## Selected text
- Opening Delimiter -

# dual purpose family cow?



## duckidaho (Dec 31, 2008)

Hi there, I'm wondering if there is such a thing as a "dual-purpose" breed of cattle. That is, if you freshen the milk cow and get a boy, can you raise him up for beef? Would it work with a Jersey or a Guernsey? Is there one breed that is better for both milking and for beef?

I mean, I'm sure you could eat any cow, just wondering if there are some that are more tasty than others.


----------



## Karin L (Oct 5, 2006)

There is such a thing as a dual purpose cow. Jerseys and Guernseys can be used for beef, but they take longer to finish than other breeds that are more designed for beef. This is because Jerseys and Guernseys are bred to be producing milk, not beef. If you want a dual purpose cow, consider getting a Dexter or a Red Poll.


----------



## WJMartin (Nov 2, 2011)

I have Dexters and love their calm demenor, we trained a 4 year old cow to milk who had never had a halter put on her and we butchered the 6 yr. old bull into hb, very lean and tasty. We are currently raising a dexter steer to butcher and are very excited to try our first Dexter steaks. Go to the American Dexter Cattle Association website and they will have memebers listed by state so you can find some close by you. This breed eats about half as much as a large frame cow and produces 3/4 as much meat, 1-2 gallons of milk or more, and have been used to pull carts ect., they also make good nurse cows. Sorry to be on the soap box, I really like my Dexters.

- Closing Delimiter -

## Collected data

- Opening Delimiter -

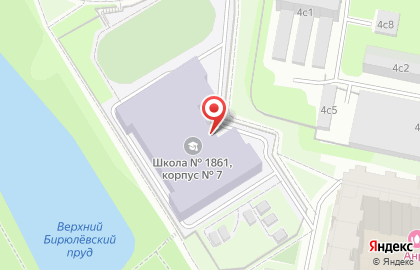 Общеобразовательная школа №1861 с дошкольным отделением на Михневской улице на карте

- Closing Delimiter -

## Assignment 1
Decide whether each statement agrees with the forum thread about dual-purpose cattle, answering yes or no and quoting the deciding words from the thread: (a) Karin L says Jerseys and Guernseys take longer to finish for beef than breeds designed for beef. (b) WJMartin says Dexters eat about half as much as a large frame cow. (c) WJMartin says the 4-year-old cow was butchered into hamburger.
## Assignment 2
Carry on the forum thread about dual-purpose cattle from the point where it stops.
The lines are not needed for the work here.

## Exercise response 1
(a) Yes: "they take longer to finish than other breeds that are more designed for beef"
(b) Yes: "This breed eats about half as much as a large frame cow"
(c) No: "we butchered the 6 yr. old bull into hb"

## Exercise response 2
----------



## lakeportfarms (Apr 23, 2009)

Dexters are a good dual purpose breed. However there are some lines that trend more towards dairy, and some lines that trend more towards meat production. There is an added benefit of smaller size and lower feed requirements than the straight dairy breeds, and a more reasonable amount of milk for the average person. They are also ideal if you are raising the meat for just yourself and want space in your freezer for something else.


----------



## MO_cows (Aug 14, 2010)

Depends how much milk you need. Lots of "beef" cows have enough milk to raise their calf and then some. The Simmental breed also has some heavy milking lines, I think those are the Fleckvieh but I could be wrong. We have Tarentaise cows, which are still used for dairy cows back in France, so some of them have plenty of milk to share, too. If I didn't have a full time job 30 miles away from home, I would be milking one of them for our househould needs. 

But if you want a LOT of milk, get a dairy cow and breed her to a beef bull with appropriate calving ease to get a live calf and put more beef on it.


----------



## linn (Jul 19, 2005)

A Milking Shorthorn makes a great dual purpose cow and so do some Dexter cows. We have a couple of Jersey/Red Angus cross cows that milk well and throw a great calf when bred to an Angus bull


----------



## haypoint (Oct 4, 2006)

I think they make a dual purpose boat/car and I've seen a dual purpose car/plane.

Whenever you have a dual-purpose anything, there are compromises. You can raise an angus up and milk her and eat the calves she produces. You'll likely have a struggle with catching her and you won't get much milk, but the steaks are very tasty. You can raise a Holstein and eat her calves, but you have a huge amount of milk and a large appetite. The calves may be a bit bony.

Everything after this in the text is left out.